Site icon www.panggungpolitik.com

Tekan Politik Identitas, PPP Dorong Parpol Lahirkan 3 Capres

 

JAKARTA – Wakil Ketua MPR dari Fraksi PPP Arsul Sani menyadari pada 2022 Indonesia memasuki tahun politik. Tensi politik biasanya akan meningkat di dalam maupun di luar lingkaran kekuasaan.

“Demikian juga, ini catatan saya, prediksi saya, karena sampai sekarang meskipun karena pandemi Covid, hemat saya, maka politik identitas kita ini agak menurun, ini bukan karena kesadaran kebangsaan kita lebih baik, menurut hemat saya tapi karena pandemi Covid,” kata Arsul dalam diskusi di Kompleks Parlemen Senayan, Jakarta, dikutip, Kamis (16/12/2021).

Menurut Arsul, jika pandemi Covid-19 benar-benar sudah melandai, Omicron dan varian Covid-19 lain tidak ada yang menghebohkan, maka yang harus dicermati dan diwaspadai bersama adalah naiknya suhu politik identitas. Hal ini harus menjadi pemikiran bersama, khususnya para elite politik dalam merespons potensi ini.

“Maka menjadi tugas para elite, untuk tidak merespons dinamika dengan respons-respons yang sifatnya emosional, ini saya kira yang penting,” kata Wakil Ketua Umum DPP PPP ini.

Karena itu, kata dia, selain tidak mengeluarkan pernyataan-pernyataan yang berpotensi menimbulkan kontroversi, para elite juga perlu belajar dari pengalaman Pemilu Presiden (Pilpres) 2014 dan 2019. Dalam dua pilpres itu hanya muncul 2 pasang calon yang membuat politik identitas meningkat secara signifikan dan tajam.

“Karena itu, kalau menurut hemat saya, meskipun itu belum menjadi keputusan resmi, yang harus kita dorong itu, tampilnya pasangan calon dalam pilpres yang tidak hanya 2, minimal 3, ideal lagi lebih dari 3,” katanya.

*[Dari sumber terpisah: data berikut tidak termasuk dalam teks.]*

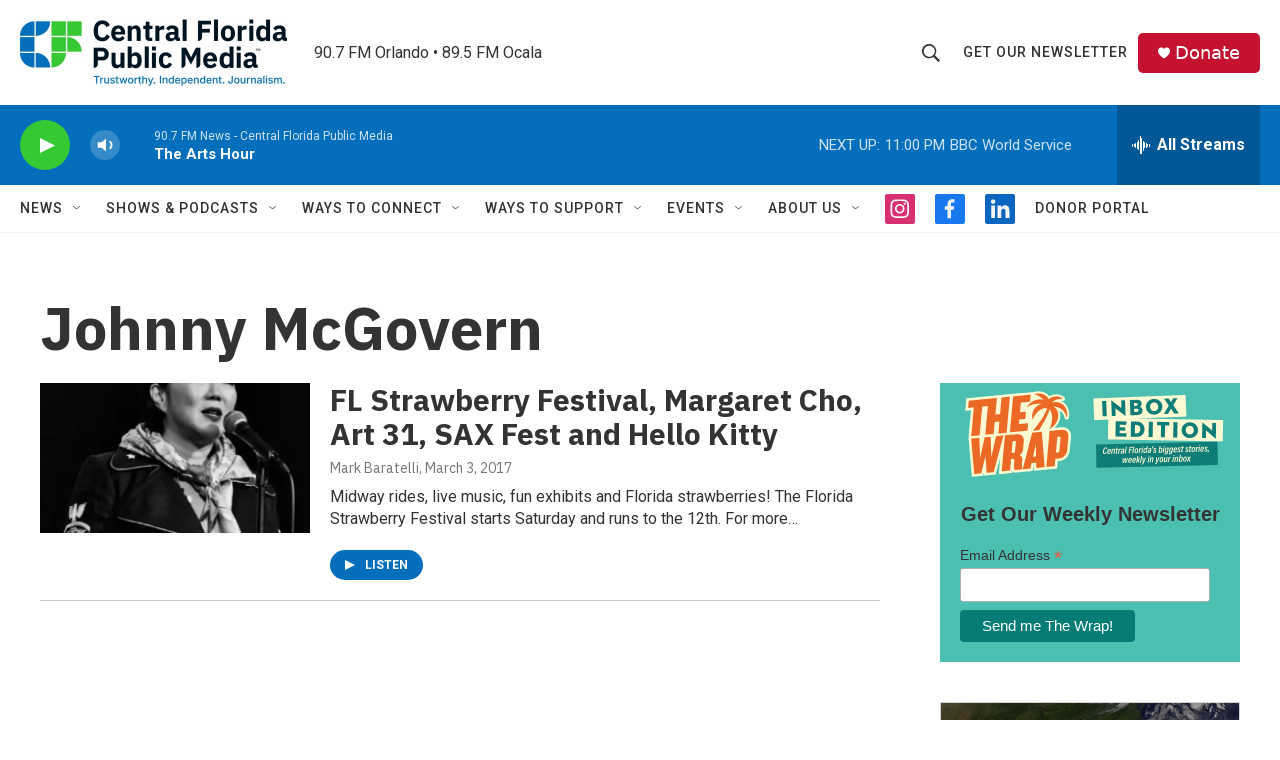

--- FILE ---
content_type: text/html; charset=utf-8
request_url: https://www.google.com/recaptcha/api2/aframe
body_size: 183
content:
<!DOCTYPE HTML><html><head><meta http-equiv="content-type" content="text/html; charset=UTF-8"></head><body><script nonce="NHmKDFMc7A1lSDlTcrRwLQ">/** Anti-fraud and anti-abuse applications only. See google.com/recaptcha */ try{var clients={'sodar':'https://pagead2.googlesyndication.com/pagead/sodar?'};window.addEventListener("message",function(a){try{if(a.source===window.parent){var b=JSON.parse(a.data);var c=clients[b['id']];if(c){var d=document.createElement('img');d.src=c+b['params']+'&rc='+(localStorage.getItem("rc::a")?sessionStorage.getItem("rc::b"):"");window.document.body.appendChild(d);sessionStorage.setItem("rc::e",parseInt(sessionStorage.getItem("rc::e")||0)+1);localStorage.setItem("rc::h",'1764473172382');}}}catch(b){}});window.parent.postMessage("_grecaptcha_ready", "*");}catch(b){}</script></body></html>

Menurut perhitungan, kata anggota Komisi III DPR ini, dengan presidensial threshold atau ambang batas pencalonan presiden dan wakil presiden 20%, masih terbuka kemungkinan untuk memunculkan 3-4 pasang calon.

Namun, dia mengakui, jika lebih dari 2 paslon, maka Pilpres akan berlangsung dalam 2 putaran yang menimbulkan biaya tinggi. Dia pun mengajak semuanya untuk berhitung, dibanding dengan Pilpres satu putaran, tetapi ada social cost yang harus ditanggung lebih lama, bahkan berpotensi menimbulkan biaya lebih tinggi untuk pengamanan karena tingginya potensi keterbelahan masyarakat. Di era Kapolri Tito Karnavian, 6 bulan menjelang pemilu sudah menghabiskan biaya 70% untuk pengamanan karena kerawanan-kerawanan yang timbul.

“Inilah hal-hal yang menurut hemat saya, kita semua, khususnya para elite juga memikirkan. Jangan karena kepentingan-kepentingan praktis kekuasaan dan kemudian kita tidak berhitung,” katanya.